In summer 2011, Dutch student Boyan Slat was a 16-year-old on a scuba diving vacation in Greece. He was appalled by the amount of plastic garbage he encountered out in the water, and he based his next year's high school science project on trying to understand why the masses of floating plastic are so hard to clean up. By 2013, Slat had dropped out of his aerospace engineering program and founded The Ocean Cleanup, a nonprofit aiming to clear the oceans of plastic debris, powered by 100 volunteer scientists and engineers.
An aerial overview of the trash-collecting boom // The Ocean Cleanup
And now, after a feasibility study has determined that Slat's invention—a 2000-meter boom called the Coastal Pilot that shepherds debris into a central receptacle—is viable, Slat announced at the Seoul Digital Forum on May 20 that his company would deploy their cleanup system in 2016 off the coast of Tsushima, an island located between Japan and South Korea. Within five years, they plan to launch other systems, including one aiming to clean up roughly 70,000 tons of netting, plastic bags, bottle caps, and Styrofoam snarled in the Great Pacific Garbage Patch.
How does it work? Slat's device uses the ocean's natural currents to power the cleanup. Trash collects in gyres, enormous circular currents where massive garbage islands cluster. It's in one of these that Coastal Pilot will be put to the test. The boom is a platform with floating barriers that is anchored to the ocean floor with relatively thin cables. The ocean does the rest of the work. Wind and surface currents push the debris toward the boom, and the trash ebbs and flows its way toward the center collection platform. The main ocean currents pass beneath. Fish and mammals can swim underneath the floating boom (which only extends 2 to 3 meters below the surface), so marine life is unlikely to become entangled as by-catch—a huge problem for any ocean device that uses nets.
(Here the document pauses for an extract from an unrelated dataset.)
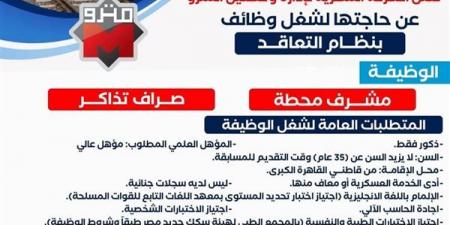 وظائف شاغرة بمترو الانفاق تعرف على التفاصيل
Boyan Slat and some of the garbage his invention has collected from the ocean // The Ocean Cleanup
Slat's immense ocean cleanup system, which is more than four times the length of the Empire State Building, won't launch until next spring, but the implications could be huge if his plan works. His company has crowdsourced more than $2 million to help fund their efforts. Slat, now 20, knows that he's tackling a nearly impossible situation. "It's in my nature that when people say something is impossible, I like to prove them wrong," Slat has said. But, as he concedes, "it is probable that we will encounter several uncertainties—what we want to do has never been done."